- Education: Queen's University, University of Toronto
- Occupations: Scientist, Immunologist, Professor
- Known for: Director of SciXchange, 2018 Honouree 100 Accomplished Black Canadian Women

= Emily Agard =

Canadian immunologist

Emily Agard is an instructor of Immunology at Toronto Metropolitan University. She is the current Director of SciXchange, the center for outreach, science communication, and public engagement within the Faculty of Science, and is the Toronto Chapter Ambassador for Technovation Girls. Agard has a B.Sc. in Life Sciences from Queen's University, and a Ph.D. in Immunology from the University of Toronto.

== Education ==
Agard attended Queen's University in Kingston, Ontario where she received a Bachelors of Science. Agard has said that she initially planned to go to law school but changed her mind and decided to pursue science after taking two elective courses in immunology. In 2004, Agard completed a Ph.D. in Immunology with the University of Toronto.
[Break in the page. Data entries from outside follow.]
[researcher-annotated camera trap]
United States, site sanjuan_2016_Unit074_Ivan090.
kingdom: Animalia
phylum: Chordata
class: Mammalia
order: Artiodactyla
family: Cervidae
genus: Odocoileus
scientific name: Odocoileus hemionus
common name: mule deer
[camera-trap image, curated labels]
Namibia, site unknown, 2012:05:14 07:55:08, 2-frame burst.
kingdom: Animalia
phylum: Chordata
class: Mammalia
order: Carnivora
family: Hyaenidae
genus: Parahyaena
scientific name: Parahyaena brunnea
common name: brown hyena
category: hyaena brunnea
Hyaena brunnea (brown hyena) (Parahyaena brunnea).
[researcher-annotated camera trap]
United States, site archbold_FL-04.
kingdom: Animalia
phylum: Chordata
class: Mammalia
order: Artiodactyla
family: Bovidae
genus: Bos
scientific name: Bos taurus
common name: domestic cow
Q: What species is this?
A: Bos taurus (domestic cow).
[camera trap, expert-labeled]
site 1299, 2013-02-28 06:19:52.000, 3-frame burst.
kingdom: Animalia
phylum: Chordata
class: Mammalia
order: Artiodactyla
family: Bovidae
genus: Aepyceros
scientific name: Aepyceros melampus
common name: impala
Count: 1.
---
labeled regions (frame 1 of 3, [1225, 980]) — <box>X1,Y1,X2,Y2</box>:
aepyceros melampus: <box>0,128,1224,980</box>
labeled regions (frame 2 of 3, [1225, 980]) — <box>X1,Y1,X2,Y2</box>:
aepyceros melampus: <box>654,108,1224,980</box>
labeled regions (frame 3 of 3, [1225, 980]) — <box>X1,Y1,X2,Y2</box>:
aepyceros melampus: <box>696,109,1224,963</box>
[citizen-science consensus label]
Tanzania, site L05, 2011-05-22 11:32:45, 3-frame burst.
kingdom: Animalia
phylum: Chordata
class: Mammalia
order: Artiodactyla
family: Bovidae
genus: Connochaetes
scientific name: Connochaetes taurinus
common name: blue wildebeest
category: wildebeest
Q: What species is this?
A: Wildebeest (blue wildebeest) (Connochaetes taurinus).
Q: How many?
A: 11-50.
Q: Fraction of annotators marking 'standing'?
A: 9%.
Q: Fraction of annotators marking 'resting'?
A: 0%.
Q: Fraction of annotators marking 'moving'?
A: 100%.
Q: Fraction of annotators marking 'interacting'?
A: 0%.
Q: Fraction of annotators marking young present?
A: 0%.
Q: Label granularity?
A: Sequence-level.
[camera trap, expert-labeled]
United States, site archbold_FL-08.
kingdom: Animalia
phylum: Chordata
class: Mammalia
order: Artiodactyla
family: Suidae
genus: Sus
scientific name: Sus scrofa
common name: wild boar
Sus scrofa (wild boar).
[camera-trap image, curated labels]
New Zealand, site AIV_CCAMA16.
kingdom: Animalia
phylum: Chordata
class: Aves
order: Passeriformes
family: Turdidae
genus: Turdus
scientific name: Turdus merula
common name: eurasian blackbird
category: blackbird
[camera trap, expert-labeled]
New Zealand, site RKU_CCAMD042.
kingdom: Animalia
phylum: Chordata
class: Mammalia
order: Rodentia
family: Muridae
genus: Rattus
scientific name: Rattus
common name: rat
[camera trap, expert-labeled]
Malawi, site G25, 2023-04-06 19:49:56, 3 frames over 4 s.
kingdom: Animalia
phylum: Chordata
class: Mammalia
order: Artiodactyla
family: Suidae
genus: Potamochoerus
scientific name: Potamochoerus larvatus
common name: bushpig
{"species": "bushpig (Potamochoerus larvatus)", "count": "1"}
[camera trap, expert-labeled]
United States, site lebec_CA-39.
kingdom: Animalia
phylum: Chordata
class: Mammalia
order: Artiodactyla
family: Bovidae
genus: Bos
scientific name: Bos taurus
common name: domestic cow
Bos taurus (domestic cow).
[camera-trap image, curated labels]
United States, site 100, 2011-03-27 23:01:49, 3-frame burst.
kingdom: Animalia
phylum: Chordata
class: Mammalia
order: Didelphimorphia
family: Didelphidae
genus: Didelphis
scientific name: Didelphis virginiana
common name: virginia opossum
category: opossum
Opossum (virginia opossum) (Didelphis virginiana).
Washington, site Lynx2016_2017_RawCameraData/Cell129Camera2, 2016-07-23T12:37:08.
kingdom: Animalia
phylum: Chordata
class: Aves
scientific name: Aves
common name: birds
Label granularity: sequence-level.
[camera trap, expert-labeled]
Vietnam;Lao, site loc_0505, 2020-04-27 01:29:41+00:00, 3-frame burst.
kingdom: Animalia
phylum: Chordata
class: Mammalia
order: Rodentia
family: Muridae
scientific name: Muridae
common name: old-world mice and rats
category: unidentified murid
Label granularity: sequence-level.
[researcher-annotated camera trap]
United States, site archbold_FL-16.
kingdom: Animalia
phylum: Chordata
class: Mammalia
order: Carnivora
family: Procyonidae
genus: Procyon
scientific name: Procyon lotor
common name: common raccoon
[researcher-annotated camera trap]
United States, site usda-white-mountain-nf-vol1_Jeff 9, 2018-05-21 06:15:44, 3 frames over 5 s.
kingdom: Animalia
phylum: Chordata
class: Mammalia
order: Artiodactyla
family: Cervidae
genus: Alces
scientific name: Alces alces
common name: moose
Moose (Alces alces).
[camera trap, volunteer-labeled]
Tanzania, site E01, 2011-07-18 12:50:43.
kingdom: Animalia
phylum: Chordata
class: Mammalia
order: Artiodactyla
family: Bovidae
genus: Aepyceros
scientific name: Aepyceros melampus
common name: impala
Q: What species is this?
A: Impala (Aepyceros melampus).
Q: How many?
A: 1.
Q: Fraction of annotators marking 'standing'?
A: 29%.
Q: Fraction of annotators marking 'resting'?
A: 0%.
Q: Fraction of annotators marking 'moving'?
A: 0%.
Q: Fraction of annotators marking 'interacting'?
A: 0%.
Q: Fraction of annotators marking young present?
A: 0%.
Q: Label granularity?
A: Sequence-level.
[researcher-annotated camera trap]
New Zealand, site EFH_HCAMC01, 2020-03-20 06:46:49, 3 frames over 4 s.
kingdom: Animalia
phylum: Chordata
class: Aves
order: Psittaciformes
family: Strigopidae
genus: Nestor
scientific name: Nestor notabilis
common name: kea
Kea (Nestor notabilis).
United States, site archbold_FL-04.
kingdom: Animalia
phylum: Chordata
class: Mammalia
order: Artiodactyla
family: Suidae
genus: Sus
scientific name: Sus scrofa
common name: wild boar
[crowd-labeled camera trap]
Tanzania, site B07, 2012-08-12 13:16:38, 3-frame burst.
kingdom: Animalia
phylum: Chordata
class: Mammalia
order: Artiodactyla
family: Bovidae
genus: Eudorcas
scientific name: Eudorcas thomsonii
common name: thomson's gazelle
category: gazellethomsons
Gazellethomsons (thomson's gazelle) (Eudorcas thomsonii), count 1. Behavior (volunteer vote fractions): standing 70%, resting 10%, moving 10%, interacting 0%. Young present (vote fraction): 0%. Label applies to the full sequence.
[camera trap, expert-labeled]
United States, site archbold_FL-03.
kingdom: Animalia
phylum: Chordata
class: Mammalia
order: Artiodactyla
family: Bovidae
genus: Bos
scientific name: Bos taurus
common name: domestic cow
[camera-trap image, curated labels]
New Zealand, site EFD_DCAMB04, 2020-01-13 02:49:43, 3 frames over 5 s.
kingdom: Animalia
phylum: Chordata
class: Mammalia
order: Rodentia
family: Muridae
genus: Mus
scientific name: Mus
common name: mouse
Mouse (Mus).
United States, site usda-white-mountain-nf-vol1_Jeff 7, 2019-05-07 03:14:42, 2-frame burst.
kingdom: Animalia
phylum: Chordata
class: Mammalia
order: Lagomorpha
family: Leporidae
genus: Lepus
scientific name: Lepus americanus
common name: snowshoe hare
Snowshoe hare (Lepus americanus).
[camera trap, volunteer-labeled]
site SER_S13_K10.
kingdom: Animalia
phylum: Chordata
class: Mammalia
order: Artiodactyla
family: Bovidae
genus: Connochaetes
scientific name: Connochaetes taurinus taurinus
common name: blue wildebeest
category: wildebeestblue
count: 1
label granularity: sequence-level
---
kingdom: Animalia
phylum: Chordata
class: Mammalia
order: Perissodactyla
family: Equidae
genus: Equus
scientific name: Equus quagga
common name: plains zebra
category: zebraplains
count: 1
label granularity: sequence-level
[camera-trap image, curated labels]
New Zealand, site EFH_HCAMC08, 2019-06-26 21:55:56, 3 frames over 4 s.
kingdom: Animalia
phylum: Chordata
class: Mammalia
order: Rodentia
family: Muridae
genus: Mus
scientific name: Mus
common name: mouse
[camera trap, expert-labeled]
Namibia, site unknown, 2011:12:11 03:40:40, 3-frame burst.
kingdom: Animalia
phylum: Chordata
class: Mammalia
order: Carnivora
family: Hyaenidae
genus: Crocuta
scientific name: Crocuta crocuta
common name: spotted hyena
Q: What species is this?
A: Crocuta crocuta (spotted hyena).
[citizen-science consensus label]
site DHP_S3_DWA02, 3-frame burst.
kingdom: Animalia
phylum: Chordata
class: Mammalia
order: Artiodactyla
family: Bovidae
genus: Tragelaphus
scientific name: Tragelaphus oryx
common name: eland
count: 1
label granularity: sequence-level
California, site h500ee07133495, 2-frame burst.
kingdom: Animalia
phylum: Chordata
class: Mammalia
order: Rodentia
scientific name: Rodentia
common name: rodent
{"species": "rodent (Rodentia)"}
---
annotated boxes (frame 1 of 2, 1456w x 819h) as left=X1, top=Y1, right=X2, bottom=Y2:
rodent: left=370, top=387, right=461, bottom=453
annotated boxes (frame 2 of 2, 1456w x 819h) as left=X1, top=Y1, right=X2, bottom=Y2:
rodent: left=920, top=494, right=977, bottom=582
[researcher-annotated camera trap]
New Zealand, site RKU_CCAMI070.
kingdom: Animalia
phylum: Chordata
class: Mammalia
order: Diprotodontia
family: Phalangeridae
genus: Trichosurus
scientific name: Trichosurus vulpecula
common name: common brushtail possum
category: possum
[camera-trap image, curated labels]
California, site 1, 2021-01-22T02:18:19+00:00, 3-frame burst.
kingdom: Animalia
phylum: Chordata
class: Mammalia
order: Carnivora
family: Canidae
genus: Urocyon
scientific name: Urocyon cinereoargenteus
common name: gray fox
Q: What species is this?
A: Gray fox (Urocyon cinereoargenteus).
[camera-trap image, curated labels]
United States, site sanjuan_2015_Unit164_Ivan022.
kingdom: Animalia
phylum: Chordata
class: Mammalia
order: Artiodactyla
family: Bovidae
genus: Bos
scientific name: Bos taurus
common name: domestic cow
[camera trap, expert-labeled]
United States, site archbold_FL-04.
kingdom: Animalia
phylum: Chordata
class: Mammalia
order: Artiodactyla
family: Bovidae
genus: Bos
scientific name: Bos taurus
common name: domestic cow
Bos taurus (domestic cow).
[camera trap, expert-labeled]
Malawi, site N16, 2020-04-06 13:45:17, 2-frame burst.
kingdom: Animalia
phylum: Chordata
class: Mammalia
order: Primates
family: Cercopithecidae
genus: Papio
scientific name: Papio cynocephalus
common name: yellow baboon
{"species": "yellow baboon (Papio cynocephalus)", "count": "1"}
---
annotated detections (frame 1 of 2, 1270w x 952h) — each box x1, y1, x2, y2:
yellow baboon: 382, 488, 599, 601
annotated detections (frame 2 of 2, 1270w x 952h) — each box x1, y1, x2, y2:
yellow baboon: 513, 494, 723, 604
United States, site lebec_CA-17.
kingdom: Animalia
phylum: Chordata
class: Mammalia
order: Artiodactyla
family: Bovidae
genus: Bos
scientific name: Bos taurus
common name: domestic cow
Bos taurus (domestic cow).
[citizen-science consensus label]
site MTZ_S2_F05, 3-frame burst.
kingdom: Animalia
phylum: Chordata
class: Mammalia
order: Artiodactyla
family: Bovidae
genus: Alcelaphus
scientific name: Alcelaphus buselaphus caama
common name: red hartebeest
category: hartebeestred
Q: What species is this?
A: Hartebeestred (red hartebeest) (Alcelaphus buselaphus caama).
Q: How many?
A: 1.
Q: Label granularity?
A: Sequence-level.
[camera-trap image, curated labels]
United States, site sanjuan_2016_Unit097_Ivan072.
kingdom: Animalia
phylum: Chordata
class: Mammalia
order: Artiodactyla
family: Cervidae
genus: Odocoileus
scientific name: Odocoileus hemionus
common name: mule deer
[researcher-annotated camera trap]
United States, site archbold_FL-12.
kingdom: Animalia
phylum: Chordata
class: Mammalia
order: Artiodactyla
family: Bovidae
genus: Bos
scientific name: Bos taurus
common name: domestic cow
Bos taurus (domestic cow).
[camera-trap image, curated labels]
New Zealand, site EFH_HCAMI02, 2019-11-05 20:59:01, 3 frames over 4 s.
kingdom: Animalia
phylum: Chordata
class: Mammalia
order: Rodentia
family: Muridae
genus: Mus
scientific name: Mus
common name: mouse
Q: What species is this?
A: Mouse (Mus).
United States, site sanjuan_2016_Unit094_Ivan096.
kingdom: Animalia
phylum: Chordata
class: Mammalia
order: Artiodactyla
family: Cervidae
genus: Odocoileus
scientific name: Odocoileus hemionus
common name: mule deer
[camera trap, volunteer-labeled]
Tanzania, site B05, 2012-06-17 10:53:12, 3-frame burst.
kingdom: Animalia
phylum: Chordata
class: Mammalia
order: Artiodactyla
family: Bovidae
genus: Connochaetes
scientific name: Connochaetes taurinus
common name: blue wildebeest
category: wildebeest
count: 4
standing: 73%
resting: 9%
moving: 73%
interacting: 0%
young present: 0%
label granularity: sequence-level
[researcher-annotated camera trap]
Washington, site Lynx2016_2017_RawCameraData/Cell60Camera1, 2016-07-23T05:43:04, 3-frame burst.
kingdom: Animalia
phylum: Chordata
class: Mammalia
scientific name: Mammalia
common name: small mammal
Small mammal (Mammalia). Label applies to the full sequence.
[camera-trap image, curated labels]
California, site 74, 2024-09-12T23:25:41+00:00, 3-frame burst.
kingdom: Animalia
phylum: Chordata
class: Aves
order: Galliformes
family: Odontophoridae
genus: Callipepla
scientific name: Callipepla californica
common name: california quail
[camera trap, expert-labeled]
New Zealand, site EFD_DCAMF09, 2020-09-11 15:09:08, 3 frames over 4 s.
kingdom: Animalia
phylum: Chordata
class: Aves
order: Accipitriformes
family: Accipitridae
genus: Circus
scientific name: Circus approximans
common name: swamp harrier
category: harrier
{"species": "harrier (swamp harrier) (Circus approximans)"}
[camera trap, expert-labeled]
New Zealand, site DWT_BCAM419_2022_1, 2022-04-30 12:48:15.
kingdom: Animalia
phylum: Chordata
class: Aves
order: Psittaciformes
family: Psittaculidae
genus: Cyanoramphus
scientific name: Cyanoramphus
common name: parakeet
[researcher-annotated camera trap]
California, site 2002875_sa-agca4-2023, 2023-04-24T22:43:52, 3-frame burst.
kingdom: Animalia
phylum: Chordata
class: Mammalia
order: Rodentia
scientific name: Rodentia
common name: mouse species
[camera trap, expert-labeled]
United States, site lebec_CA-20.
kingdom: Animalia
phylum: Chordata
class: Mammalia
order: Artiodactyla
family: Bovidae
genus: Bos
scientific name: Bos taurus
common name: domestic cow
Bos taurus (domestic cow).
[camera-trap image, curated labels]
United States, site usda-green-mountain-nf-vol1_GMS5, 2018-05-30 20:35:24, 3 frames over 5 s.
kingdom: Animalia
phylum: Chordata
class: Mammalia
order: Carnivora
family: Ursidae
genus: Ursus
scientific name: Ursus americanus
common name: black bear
She recently earned a certificate in photography from the Chang School of Continuing Education.

== Career ==

=== Teaching ===
Agard taught biology at the University of Toronto Scarborough and York University before joining the Faculty of Science at Toronto Metropolitan University, where she is now an Associate Professor and teaches immunology.  Agard supports expansion of teaching and learning of STEM subjects beyond a formal classroom environment and making science accessible.

=== SciXchange ===
SciXchange is the outreach office for the Faculty of Science at Toronto Metropolitan University, with Agard as the current director. SciXchange focuses on accessible science communication and programming at a community level, and since 2018 has brought interactive science programs to over 7,600 youth. In a feature article for the HERStory in Black project with CBC, Agard said the focus of the program is making science accessible and engaging for everyone, particularly young children and students. SciXchange operates subprograms such as Soapbox Science, which promotes the work of women and non-binary scientists, as well as Eureka Camp, a summer camp which combines science, engineering, and sports and is accessible to children and families with financial needs. SciXchange also offers the Stoodis Future Scientist Program which is dedicated to STEM engagement with First Nations, Inuit, and Métis secondary school students. Agard has said that in inviting students to campus and providing experience in a lab is where the SciXchange team has seen a positive shift in students being able to envision themselves as having a future career in science. In becoming director of SciXchange, Agard said that moving into outreach was “a big leap of faith” as it meant moving out of research permanently. This change in direction also took her out of the running for tenure.

=== Technovation Girls ===
As of August 2021, Agard is the current chapter ambassador for the Toronto chapter of Technovation Girls, a global nonprofit organization dedicated to involving girls ages 10 to 18 in technology entrepreneurship.